Çıtayı indirmeden öğretici olmasını hocalık mesleğine bağlılığına, daha doğrusu tutkusuna borçluydı sanırım. Giderek dünya çapında popülerlik kazanması, yüksek irtifada uçuşunu sürdürmesini engellemedi.
Eco, 1932 doğumluydu. Bütün çocukluğu faşist İtalya’da, savaş Avrupası’nda geçmiş bir kuşaktandı; “Gruppo 63”te buluştuğu akranlarıyla birlikte, üstlerine çökmüş çok büyük bir pisliği temizlemek için işe giriştiler.
1962’de çıkan kitabı Açık Yapıt (Opera Aperta) ile göstergebilim ve edebiyat kuramları alanında çarçabuk öne çıkmıştı. Bu serüveni kesintisiz biçimde geliştirirken, İtalya’yla sınırlanmadı hocalığı, beş kıtanın üniversitelerinin aranan konuğu oldu.
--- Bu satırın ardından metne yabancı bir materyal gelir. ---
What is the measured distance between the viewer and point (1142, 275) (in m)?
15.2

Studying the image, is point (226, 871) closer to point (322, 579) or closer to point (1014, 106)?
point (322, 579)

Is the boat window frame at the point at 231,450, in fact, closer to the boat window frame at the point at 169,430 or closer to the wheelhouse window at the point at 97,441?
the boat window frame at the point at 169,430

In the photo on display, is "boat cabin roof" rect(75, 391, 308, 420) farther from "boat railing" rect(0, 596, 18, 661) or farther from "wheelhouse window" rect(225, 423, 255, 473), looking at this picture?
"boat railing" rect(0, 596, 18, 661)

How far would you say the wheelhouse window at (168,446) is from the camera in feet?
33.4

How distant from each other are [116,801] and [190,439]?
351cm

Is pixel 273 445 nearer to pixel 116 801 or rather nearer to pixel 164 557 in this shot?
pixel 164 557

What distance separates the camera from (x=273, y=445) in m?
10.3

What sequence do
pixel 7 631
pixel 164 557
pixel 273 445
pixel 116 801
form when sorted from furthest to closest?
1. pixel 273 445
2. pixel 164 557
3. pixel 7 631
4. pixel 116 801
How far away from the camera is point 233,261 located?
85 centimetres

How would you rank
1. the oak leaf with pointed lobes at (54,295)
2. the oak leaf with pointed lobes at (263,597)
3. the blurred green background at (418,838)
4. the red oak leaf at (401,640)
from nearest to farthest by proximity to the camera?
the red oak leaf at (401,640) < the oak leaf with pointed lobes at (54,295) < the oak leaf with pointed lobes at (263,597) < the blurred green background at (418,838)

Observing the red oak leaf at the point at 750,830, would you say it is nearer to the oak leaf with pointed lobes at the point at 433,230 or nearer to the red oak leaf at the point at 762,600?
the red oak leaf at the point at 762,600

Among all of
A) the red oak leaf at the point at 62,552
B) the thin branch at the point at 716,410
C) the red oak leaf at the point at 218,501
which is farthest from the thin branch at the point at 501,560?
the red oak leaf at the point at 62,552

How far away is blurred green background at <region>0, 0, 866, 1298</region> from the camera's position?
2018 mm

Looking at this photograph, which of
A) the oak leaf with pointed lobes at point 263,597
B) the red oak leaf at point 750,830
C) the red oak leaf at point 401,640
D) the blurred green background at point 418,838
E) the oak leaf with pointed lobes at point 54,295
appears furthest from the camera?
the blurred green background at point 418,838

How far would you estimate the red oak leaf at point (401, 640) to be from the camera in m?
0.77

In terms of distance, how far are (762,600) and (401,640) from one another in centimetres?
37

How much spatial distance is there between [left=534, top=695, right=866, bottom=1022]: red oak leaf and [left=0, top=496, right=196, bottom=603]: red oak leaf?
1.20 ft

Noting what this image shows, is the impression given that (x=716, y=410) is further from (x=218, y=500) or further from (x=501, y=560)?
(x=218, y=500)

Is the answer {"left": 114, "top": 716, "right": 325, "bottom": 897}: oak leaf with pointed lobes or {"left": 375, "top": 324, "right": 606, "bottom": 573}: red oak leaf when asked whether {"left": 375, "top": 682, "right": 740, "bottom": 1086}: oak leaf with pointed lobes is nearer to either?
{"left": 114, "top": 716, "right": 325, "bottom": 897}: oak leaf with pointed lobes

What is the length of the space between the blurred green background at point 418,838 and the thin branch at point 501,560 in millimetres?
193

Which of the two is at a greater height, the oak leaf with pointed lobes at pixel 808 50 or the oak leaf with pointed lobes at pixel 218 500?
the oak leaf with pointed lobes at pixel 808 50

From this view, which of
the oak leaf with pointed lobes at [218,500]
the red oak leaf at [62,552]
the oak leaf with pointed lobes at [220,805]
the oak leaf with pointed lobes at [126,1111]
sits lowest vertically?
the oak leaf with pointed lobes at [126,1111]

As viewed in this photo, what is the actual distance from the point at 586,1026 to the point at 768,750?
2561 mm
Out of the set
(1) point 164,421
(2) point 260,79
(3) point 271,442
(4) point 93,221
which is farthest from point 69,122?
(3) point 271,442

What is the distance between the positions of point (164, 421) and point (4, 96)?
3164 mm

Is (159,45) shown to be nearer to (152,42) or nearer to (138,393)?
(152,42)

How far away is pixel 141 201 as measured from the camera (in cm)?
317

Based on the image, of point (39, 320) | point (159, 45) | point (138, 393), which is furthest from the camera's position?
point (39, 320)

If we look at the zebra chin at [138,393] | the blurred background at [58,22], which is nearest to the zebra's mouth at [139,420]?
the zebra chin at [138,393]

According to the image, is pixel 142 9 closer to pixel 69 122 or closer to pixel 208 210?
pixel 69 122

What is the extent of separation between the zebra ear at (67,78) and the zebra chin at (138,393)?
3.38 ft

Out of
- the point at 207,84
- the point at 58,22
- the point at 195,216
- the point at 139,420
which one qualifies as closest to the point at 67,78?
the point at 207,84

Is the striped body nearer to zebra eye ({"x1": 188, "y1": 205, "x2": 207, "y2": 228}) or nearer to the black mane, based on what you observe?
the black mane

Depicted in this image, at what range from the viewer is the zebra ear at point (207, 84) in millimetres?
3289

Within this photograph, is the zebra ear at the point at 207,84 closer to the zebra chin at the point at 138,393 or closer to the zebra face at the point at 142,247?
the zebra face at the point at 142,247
Bilimsel ve kültürel donanımının enginliği, onu toplumsal konular ve sorunlar etrafında da derin ve kapsayıcı bir üretime taşıdı. Görüşlerini, düzeyini koruyarak, kitle iletişim araçları üzerinden geniş kitlelere ulaştırdı.
1980’de büyük bir sürprizle çıkageldi: Gülün Adı romanıyla küre çapında etki yarattı. Kendisini bıyık altından bir “haftasonu romancısı” olarak tanımlıyordu ama, peşpeşe yayımladığı romanlarıyla ne denli cins bir edebiyat adamı kimliği geliştirdiğini kanıtlamıştı.
Umberto Eco, Rönesans’ın “Evrensel Adem” projesini çağdaş karanlık dünyamızda yeniden diriltebildiği için arkasında kalıcı izler bıraktı.